Update the material below by changing every instance of "jacket sleeve" to "coat sleeve" and leaving the rest unchanged.

↓↓↓

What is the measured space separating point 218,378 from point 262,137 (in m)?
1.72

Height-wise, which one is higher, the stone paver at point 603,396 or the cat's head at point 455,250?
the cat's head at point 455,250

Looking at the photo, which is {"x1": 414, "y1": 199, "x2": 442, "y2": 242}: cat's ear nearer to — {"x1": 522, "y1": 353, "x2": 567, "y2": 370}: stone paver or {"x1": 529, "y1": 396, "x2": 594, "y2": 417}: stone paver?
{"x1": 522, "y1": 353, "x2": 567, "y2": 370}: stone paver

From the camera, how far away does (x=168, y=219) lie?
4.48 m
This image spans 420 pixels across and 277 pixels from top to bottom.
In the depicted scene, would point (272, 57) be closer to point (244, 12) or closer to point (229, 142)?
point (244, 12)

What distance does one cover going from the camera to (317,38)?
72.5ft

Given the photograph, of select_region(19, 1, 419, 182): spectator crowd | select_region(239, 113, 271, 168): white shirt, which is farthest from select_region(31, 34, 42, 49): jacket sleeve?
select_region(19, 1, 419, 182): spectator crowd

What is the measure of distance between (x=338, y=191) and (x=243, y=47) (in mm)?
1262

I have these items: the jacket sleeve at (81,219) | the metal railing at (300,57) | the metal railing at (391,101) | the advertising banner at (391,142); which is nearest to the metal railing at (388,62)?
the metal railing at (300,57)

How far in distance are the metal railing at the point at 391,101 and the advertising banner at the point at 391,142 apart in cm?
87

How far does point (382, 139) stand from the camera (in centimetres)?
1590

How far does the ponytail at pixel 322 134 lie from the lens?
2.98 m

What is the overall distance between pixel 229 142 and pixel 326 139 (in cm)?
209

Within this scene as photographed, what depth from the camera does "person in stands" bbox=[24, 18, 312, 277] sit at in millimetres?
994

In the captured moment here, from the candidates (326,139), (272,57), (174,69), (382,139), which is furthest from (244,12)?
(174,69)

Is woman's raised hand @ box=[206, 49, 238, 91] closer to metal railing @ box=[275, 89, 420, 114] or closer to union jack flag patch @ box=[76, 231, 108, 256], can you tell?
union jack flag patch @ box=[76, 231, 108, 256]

↑↑↑

» **Task result**
What is the measured space separating point 218,378 from point 262,137 (in m)?
1.72

Height-wise, which one is higher, the stone paver at point 603,396 or the cat's head at point 455,250?
the cat's head at point 455,250

Looking at the photo, which is {"x1": 414, "y1": 199, "x2": 442, "y2": 242}: cat's ear nearer to — {"x1": 522, "y1": 353, "x2": 567, "y2": 370}: stone paver or {"x1": 529, "y1": 396, "x2": 594, "y2": 417}: stone paver?
{"x1": 522, "y1": 353, "x2": 567, "y2": 370}: stone paver

From the camera, how far away does (x=168, y=219) lie?
4.48 m
This image spans 420 pixels across and 277 pixels from top to bottom.
In the depicted scene, would point (272, 57) be closer to point (244, 12) or closer to point (229, 142)?
point (244, 12)

What distance does one cover going from the camera to (317,38)?
72.5ft

Given the photograph, of select_region(19, 1, 419, 182): spectator crowd | select_region(239, 113, 271, 168): white shirt, which is farthest from select_region(31, 34, 42, 49): coat sleeve?
select_region(19, 1, 419, 182): spectator crowd

What is the measure of distance between (x=338, y=191) and (x=243, y=47) (in mm)?
1262

I have these items: the coat sleeve at (81,219) | the metal railing at (300,57) | the metal railing at (391,101) | the advertising banner at (391,142); which is nearest to the metal railing at (388,62)?
the metal railing at (300,57)

How far in distance are the metal railing at the point at 391,101 and the advertising banner at the point at 391,142 apart in cm?
87

How far does point (382, 139) stand from the camera (in centimetres)?
1590

How far does the ponytail at pixel 322 134 lie from the lens?
2.98 m

What is the overall distance between pixel 229 142 and pixel 326 139 (in cm)?
209

Within this scene as photographed, what depth from the camera does "person in stands" bbox=[24, 18, 312, 277] sit at in millimetres?
994

In the captured moment here, from the candidates (326,139), (272,57), (174,69), (382,139), which is furthest from (244,12)?
(174,69)

Is woman's raised hand @ box=[206, 49, 238, 91] closer to metal railing @ box=[275, 89, 420, 114] or closer to union jack flag patch @ box=[76, 231, 108, 256], can you tell?
union jack flag patch @ box=[76, 231, 108, 256]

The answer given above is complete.